VMware, “VMware Cloud Director Appliance 10.5’in yükseltilmiş bir sürümünde, cihaza ağ erişimi olan kötü niyetli bir aktör, bağlantı noktası 22 (ssh) veya bağlantı noktası 5480’de (cihaz yönetim konsolu) kimlik doğrulaması yaparken oturum açma kısıtlamalarını atlayabilir” diye açıklıyor.
“Bu atlama 443 numaralı bağlantı noktasında (VCD sağlayıcısı ve kiracı oturumu açma) mevcut değil.
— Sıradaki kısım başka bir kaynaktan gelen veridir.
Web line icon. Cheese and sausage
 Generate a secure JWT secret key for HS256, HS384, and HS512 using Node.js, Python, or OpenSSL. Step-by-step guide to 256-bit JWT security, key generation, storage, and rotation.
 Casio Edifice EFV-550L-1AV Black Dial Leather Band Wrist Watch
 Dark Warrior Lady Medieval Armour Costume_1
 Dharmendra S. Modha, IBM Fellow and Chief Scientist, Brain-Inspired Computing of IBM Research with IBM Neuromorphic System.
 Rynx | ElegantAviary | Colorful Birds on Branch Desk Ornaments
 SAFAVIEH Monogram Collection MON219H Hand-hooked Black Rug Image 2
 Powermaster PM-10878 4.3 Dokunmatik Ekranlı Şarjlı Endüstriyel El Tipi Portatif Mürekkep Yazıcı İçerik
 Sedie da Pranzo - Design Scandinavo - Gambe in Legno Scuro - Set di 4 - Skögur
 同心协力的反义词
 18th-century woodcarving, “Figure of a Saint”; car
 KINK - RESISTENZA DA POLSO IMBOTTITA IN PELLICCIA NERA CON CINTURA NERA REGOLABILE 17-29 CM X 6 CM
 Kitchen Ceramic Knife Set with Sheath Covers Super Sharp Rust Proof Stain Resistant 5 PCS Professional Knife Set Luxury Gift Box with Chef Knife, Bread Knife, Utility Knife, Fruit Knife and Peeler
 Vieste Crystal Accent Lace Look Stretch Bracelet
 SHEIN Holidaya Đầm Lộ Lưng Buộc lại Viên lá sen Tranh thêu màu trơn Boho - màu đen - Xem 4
VMware Cloud Director Appliance 10.5’in yeni kurulumunda atlama mevcut değil.”
Geçici çözüm de mevcut
Şirket ayrıca güvenlik düzeltme ekini hemen yükleyemeyen yöneticiler için de geçici bir çözüm sağlıyor.
VMware ayrı bir danışma belgesinde “VMware, müşterilerin sorunu anlamalarına ve sorunu hangi yükseltme yolunun çözeceğini anlamalarına yardımcı olmak için VMware Güvenlik Önerisi VMSA-2023-0026’yı yayımladı” diyor.
VMware tarafından paylaşılan geçici çözüm yalnızca VCD Appliance 10.5.0’ın etkilenen sürümleri için çalışıyor ve özel bir komut dosyasının indirilmesini ve CVE-2023-34060 saldırılarına karşı savunmasız hücrelerde çalıştırılmasını gerektiriyor.
VMware’e göre bu geçici çözüm herhangi bir işlevsel kesintiye neden olmuyor ve hizmetin yeniden başlatılması veya yeniden başlatılması gerekmediği için kesinti de endişe verici değil.
Haziran ayında VMware, Çinli siber casusların veri hırsızlığı amacıyla kullandığı bir ESXi sıfır gününü (CVE-2023-20867) yamaladı ve müşterileri, Aria Operations for Networks analiz aracındaki aktif olarak kötüye kullanılan kritik bir kusur konusunda uyardı.
Daha yakın bir zamanda, Ekim ayında, uzaktan kod yürütme saldırıları için kullanılabilecek kritik bir vCenter Sunucusu kusurunu (CVE-2023-34048) da düzeltti.